[REQUIREMENT A]: Render into Spanish this sentence from the hormone therapy text: "Estrogens on the skin do not increase blood clotting."
[REQUIREMENT B]: According to the hormone therapy text, what was the age range of the women included in the WHI study?
[REQUIREMENT C]: Extend the hormone therapy text, beginning after its final sentence.

[PAGE TEXT]:
One group of women received patches of 0.1 mg of 17β-estradiol (bioidentical estrogen) and oral micronized progesterone (bioidentical) at 200 mg/d for 12 days of the cycle given every 2 to 3 months. The other group got dummy patches and pills (no hormones).
About the hormones used:
Women in the study were given pharmaceutical bioidentical estrogen and progesterone. Bioidentical means the chemical structure of the hormones used for treatment is the same as what our bodies make.
Transdermal 17 beta-estradiol (estrogen on the skin as a patch or cream) and oral micronized progesterone are very different from the oral conjugated equine estrogens (CEE) and medroxyprogesterone acetate (MPA) that were used in the Women’s Health Initiative (WHI) study, which showed that hormone therapy raised the risks of clotting, heart disease, stroke and breast cancer.
The WHI study (2002) is an observational study that included a large number of women in the age group of 50 to 79 who were on hormone therapy. The hormones used were oral estrogens and medroxyprogesterone acetate, both not bioidentical.
Based on outdated information from the WHI study, well-meaning people, including doctors, have discouraged women from using hormone therapy. This is a great disservice to women.
Hormone therapy today uses transdermal estrogens and oral micronized progesterone, both of which are safe for your heart, brain, mood and breasts. Estrogens on the skin do not increase blood clotting.
Study results: Did hormone therapy prevent depression in the menopausal transition?
The CES-D score is a measure of depressive symptoms. Placebo includes women who did not receive any hormones, and TE++IMP indicates transdermal estradiol plus intermittent micronized progesterone.
As you can see in the image, women on hormones had a lower depression score. The beneficial effects of hormones were higher in women with high stress levels.
Adverse effects
Some women on hormones had excessive or prolonged menstrual bleeding. There are possibly two reasons for this:
1) Most of the women were in perimenopause-which means they still cycled, and their ovaries still produced some estrogens. Therefore the dosage of estrogen patches could have been high for these women.
2) Progesterone was not given every month. Many doctors think that progesterone should only be used in hormone therapy to prevent uterine cancer to counter the effects of unopposed estrogens. Therefore women who have had a hysterectomy and don’t have a uterus are not prescribed progesterone. But progesterone has multiple benefits on cycle regulation, sleep, anxiety and bones.

[THE DATA]:
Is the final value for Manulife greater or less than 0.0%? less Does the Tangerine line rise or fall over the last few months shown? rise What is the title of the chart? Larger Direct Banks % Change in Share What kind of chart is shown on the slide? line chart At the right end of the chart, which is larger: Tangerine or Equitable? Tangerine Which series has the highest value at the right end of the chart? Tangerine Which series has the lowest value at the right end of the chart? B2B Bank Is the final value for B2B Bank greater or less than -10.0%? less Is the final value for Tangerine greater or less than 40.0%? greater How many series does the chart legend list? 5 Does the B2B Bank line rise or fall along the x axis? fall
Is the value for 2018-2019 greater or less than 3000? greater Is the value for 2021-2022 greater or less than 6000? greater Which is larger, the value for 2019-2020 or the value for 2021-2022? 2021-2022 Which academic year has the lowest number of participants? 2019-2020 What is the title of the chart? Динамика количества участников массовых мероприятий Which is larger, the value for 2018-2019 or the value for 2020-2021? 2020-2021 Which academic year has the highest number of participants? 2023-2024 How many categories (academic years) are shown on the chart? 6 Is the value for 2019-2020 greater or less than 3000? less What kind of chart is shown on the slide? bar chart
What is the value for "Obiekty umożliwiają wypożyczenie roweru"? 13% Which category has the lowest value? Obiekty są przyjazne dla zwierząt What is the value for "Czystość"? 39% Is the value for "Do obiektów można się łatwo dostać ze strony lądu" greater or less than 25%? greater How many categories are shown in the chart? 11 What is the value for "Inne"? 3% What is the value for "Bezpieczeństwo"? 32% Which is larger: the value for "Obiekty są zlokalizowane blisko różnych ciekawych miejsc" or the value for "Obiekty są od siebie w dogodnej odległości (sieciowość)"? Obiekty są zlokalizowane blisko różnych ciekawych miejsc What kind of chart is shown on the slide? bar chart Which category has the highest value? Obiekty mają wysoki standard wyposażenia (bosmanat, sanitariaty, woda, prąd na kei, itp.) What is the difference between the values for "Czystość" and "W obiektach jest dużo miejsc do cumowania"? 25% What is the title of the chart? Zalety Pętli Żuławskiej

[RESULT A]: Los estrógenos aplicados sobre la piel no aumentan la coagulación de la sangre.

[RESULT B]: The WHI study included women aged 50 to 79.

[RESULT C]:
The authors wanted to differentiate the effects of estrogen from those of progesterone on depression. They looked at depression scores during the progesterone-free months. Had the women been on progesterone every month, they likely wouldn’t have had excessive bleeding.
BOTTOM LINE
It is encouraging to note that researchers are talking about the prevention of depression. Most often, health professionals talk about treating diseases after they develop.
Multiple studies have shown the benefits of hormone therapy in managing menopausal and perimenopausal symptoms. The correct hormone therapy in women who do not have a recent diagnosis of hormone dependant cancers or severe liver disease is very safe! Accurate information will empower women to make the best treatment decisions. They should not be unduly scared away from hormones.
Besides hormones, psychotherapy, good food, restful sleep, high-quality supplements at therapeutic doses and building stress resilience are equally important. Some women may need antidepressant medications along with hormone therapy and lifestyle changes.
References
- Kulkarni, Jayashri. “Perimenopausal depression–an under-recognised entity.” Australian prescriber 41.6 (2018): 183.
- Gordon, Jennifer L., et al. “Efficacy of transdermal estradiol and micronized progesterone in the prevention of depressive symptoms in the menopause transition: a randomized clinical trial.” JAMA psychiatry 75.2 (2018): 149-157.
- Writing Group for the Women’s Health Initiative Investigators, and Writing Group for the Women’s Health Initiative Investigators. “Risks and benefits of estrogen plus progestin in healthy postmenopausal women: principal results from the Women’s Health Initiative randomized controlled trial.” Jama 288.3 (2002): 321-333.